Attempts to reach a spokesman for DCH Hospital Tuesday afternoon were not immediately successful.
Paul Daymond, a spokesman with the Federal Bureau of Investigation’s office in Birmingham, told APR on Tuesday that he couldn’t discuss the details of the matter as it was an ongoing investigation, but that the FBI was actively working on it.
“We are working closely with the hospital on that,” Daymond said.

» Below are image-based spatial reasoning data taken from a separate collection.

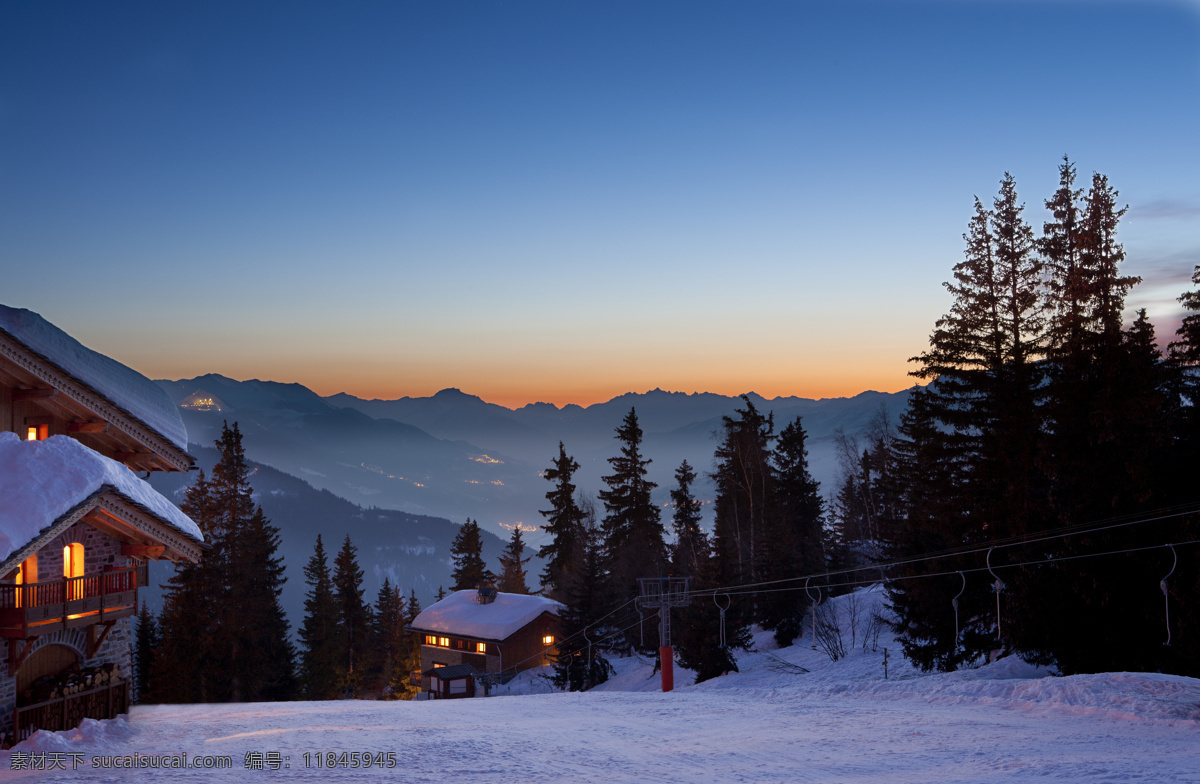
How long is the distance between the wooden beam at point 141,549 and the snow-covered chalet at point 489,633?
3549cm

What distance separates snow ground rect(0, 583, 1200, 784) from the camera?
12156mm

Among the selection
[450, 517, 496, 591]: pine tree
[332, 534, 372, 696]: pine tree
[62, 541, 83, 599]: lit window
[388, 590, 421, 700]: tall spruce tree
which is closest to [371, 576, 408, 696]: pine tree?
[388, 590, 421, 700]: tall spruce tree

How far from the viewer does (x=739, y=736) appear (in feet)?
52.0

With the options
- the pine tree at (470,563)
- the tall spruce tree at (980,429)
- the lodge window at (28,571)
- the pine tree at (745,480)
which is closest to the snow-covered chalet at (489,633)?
the pine tree at (470,563)

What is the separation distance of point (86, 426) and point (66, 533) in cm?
472

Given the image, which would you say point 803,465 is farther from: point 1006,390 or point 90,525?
point 90,525

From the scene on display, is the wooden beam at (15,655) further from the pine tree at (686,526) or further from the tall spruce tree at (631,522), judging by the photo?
the pine tree at (686,526)

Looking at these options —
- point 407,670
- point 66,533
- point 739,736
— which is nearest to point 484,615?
point 407,670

Additionally, seven hospitals and several health centers in Australia were hit Monday with a ransomware attack, according to the Victorian government.
The Alabama hospital attack comes after numerous such cyber ransoms have hit hospitals, school systems, businesses and even law enforcement agencies around the country in recent months.
Springhill Medical Center in Mobile was hit by a ransomware attack in July, according to news accounts.
Park DuValle Community Health Center in Louisville, KY discovered a ransomware attack on June 7 and paid $70,000 in Bitcoins to the criminals to regain access to patient records.
The Mobile County School District’s website was temporarily down after a ransomware attack Sept. 23, according to news accounts. Houston County Schools pushed back the start of school by four days this year after a malware attack on the district’s computer system.